» Work instruction:
This task calls for copying every line of the records that includes the word "trap".

» Records shown:
####################

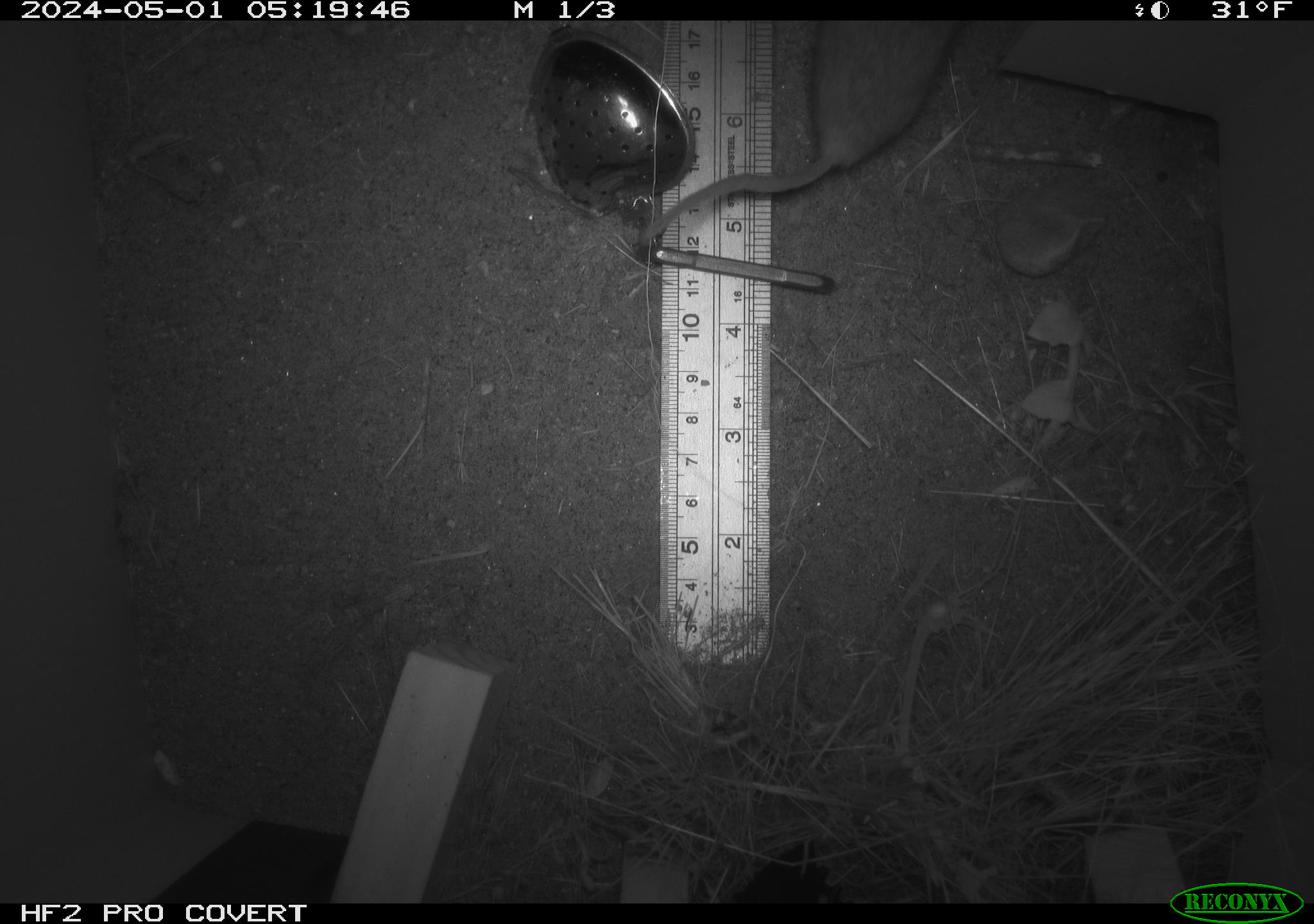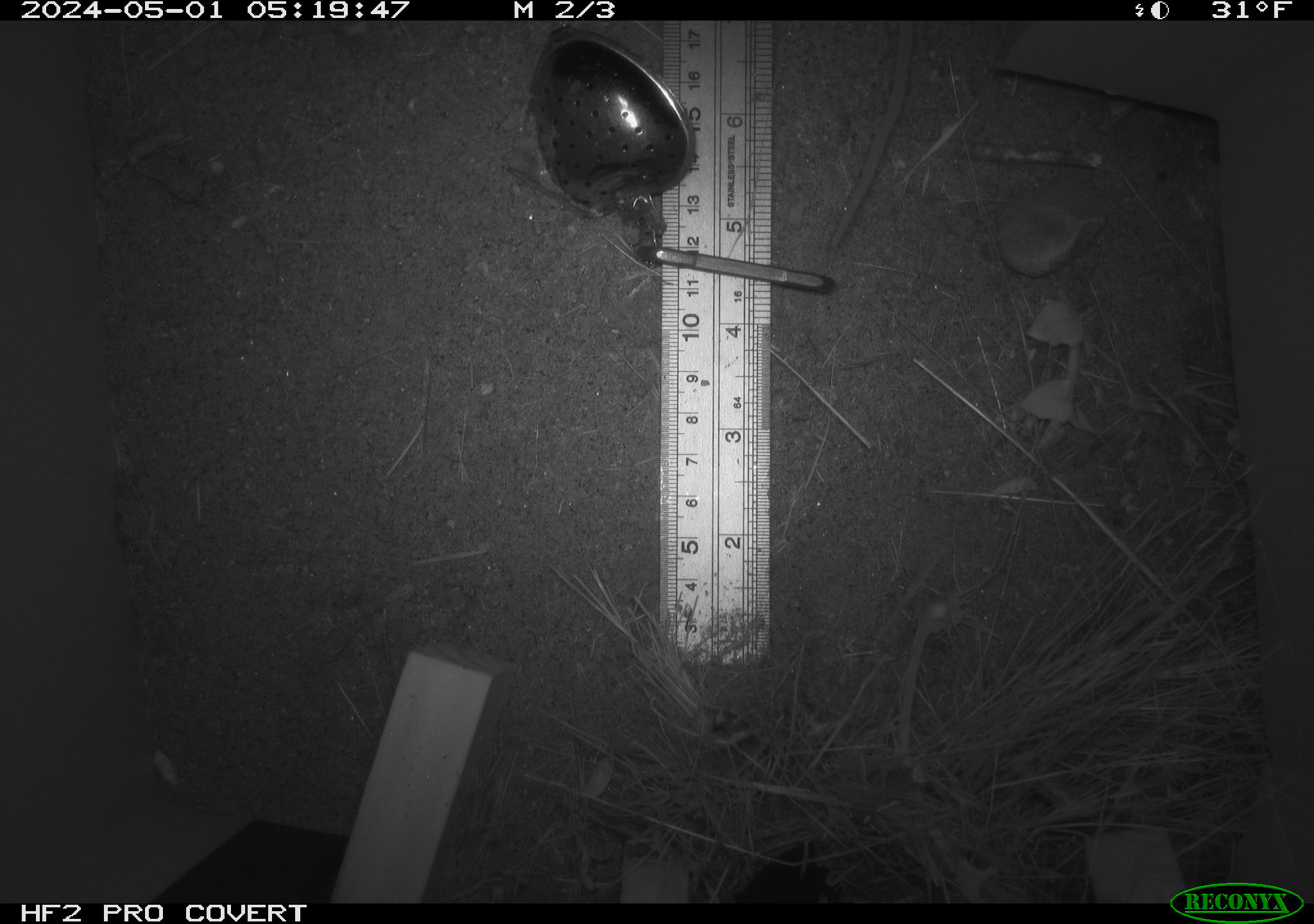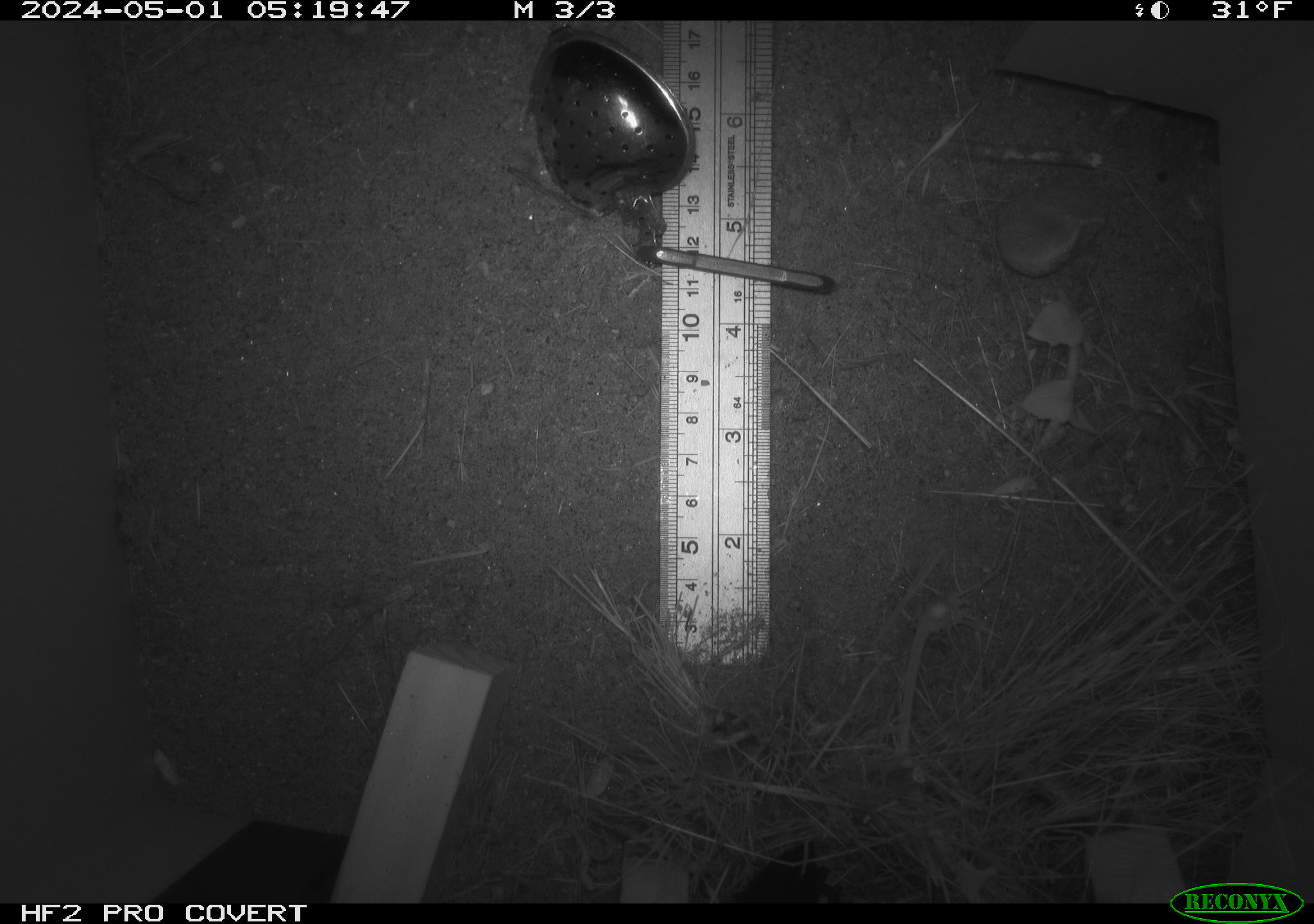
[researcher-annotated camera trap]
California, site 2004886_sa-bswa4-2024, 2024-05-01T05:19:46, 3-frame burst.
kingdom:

####################

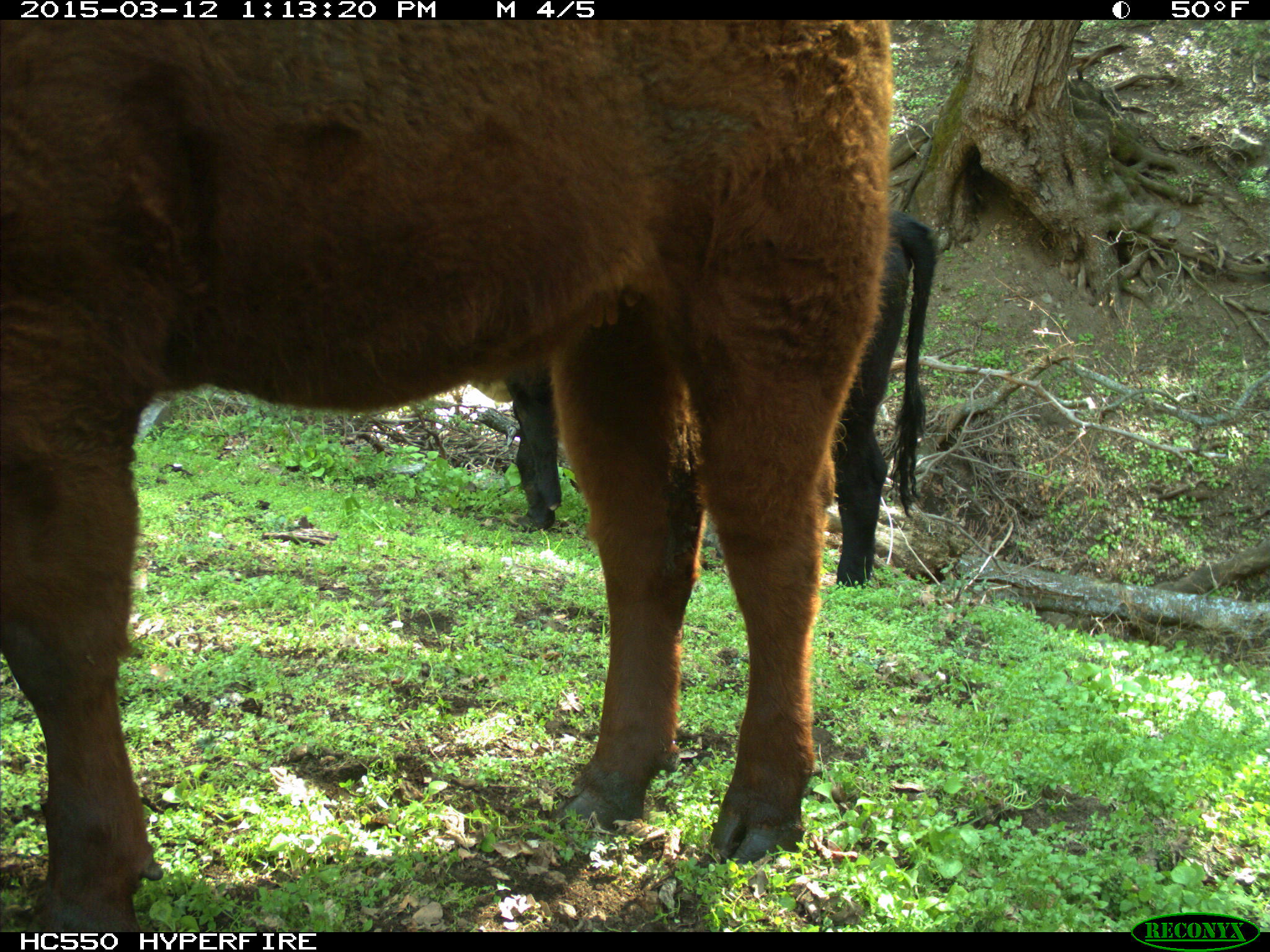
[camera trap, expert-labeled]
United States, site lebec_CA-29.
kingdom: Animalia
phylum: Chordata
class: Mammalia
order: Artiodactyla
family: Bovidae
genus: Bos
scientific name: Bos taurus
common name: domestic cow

####################

» Response:
[researcher-annotated camera trap]
[camera trap, expert-labeled]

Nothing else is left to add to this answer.